It will be helpful if you look up the definition of a singularity in spacetime in a standard textbook on GR, Hawking/Ellis "The Large Scale Structure of Spacetime" comes to mind.
About your first question:
The important point is that the definition of a singularity is non-trivial, it cannot simply be defined as a point on a Lorentzian manifold where some tensor diverges (despite the name "singularity", the reason for this is explained in most GR textbooks, the Hawking/Ellis book contains a particularly lucid discussion of the involved ideas). Instead, the defining property is that in the presence of a singularity, there are observers aka reference frames that do not live as long as the universe exists, they either end before the universe itself comes to an end (these are the ones who fall into the singularity) or did not exist when the universe was created (these are the ones escaping from the singularity).
The basic idea is therefore to define a spacetime without singularities to be a spacetime that is geodesically complete. Given a spacetime with a singularity, we can remove all geodesics from the spacetime that end up in the singularity and the ones that emerge from the singularity, and get a spacetime without singularities. The minimum region that we have to remove is then defined as the region comprising the singularity. Therefore the "black hole region" or "singularity" of a spacetime is defined to be the minimum subset one has to remove to get a "complete" spacetime in the sense that there are no geodesics that end or begin life prematurely.

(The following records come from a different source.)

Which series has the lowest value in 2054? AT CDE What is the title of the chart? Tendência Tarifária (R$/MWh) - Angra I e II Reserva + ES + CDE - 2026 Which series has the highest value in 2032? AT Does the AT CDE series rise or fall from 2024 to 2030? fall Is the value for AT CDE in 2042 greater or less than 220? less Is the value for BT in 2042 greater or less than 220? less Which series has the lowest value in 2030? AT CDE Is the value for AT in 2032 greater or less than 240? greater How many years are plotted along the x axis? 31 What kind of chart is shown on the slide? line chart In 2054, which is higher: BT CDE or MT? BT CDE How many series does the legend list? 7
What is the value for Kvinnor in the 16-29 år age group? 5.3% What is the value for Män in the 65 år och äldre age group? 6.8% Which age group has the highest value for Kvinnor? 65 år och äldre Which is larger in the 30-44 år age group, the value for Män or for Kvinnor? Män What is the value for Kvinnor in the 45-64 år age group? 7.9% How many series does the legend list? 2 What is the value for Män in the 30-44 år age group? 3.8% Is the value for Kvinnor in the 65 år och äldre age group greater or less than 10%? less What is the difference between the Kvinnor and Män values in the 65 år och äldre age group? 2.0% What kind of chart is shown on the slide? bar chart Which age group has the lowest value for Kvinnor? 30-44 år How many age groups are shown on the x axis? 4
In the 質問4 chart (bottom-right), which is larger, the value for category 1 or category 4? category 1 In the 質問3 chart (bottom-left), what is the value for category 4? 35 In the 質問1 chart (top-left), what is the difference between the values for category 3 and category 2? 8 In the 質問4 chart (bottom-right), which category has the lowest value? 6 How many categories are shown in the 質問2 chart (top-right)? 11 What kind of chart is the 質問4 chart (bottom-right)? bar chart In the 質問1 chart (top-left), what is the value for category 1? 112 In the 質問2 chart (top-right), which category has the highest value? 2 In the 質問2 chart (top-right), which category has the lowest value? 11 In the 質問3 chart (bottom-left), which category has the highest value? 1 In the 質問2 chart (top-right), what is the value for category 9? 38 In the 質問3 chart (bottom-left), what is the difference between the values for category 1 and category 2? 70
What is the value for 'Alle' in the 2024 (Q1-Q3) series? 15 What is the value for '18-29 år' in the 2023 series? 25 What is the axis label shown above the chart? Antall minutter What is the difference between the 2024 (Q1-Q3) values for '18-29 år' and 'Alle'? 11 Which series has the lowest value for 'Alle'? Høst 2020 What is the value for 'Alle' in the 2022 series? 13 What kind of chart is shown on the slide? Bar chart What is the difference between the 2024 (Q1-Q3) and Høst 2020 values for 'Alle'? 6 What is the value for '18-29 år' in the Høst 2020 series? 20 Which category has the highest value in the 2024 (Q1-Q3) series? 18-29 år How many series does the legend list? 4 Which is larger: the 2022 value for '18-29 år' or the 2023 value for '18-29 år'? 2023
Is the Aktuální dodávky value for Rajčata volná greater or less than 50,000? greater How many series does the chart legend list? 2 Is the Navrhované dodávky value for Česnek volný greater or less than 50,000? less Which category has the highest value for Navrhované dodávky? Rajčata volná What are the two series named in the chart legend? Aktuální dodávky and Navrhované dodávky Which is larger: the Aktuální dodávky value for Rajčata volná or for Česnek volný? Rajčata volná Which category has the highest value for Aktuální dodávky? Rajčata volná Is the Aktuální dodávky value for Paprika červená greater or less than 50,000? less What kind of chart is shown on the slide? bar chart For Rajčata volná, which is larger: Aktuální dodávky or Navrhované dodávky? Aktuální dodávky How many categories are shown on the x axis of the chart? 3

Page 19 of your reference is a first step in making these ideas a little bit more precise, it is not a mathematical definition, but a heuristic motivation.
Penrose diagrams are a tool in this context, but not a necessary tool.
I don't understand your second question, page 21 seems to be an explanation of the above ideas using generic Penrose diagrams, this is simply a graphical explanation of what the authors have done before, the diagrams are supposed to show a spacetime with a singularity.
As for your third question, I cannot access the Christodoulou paper.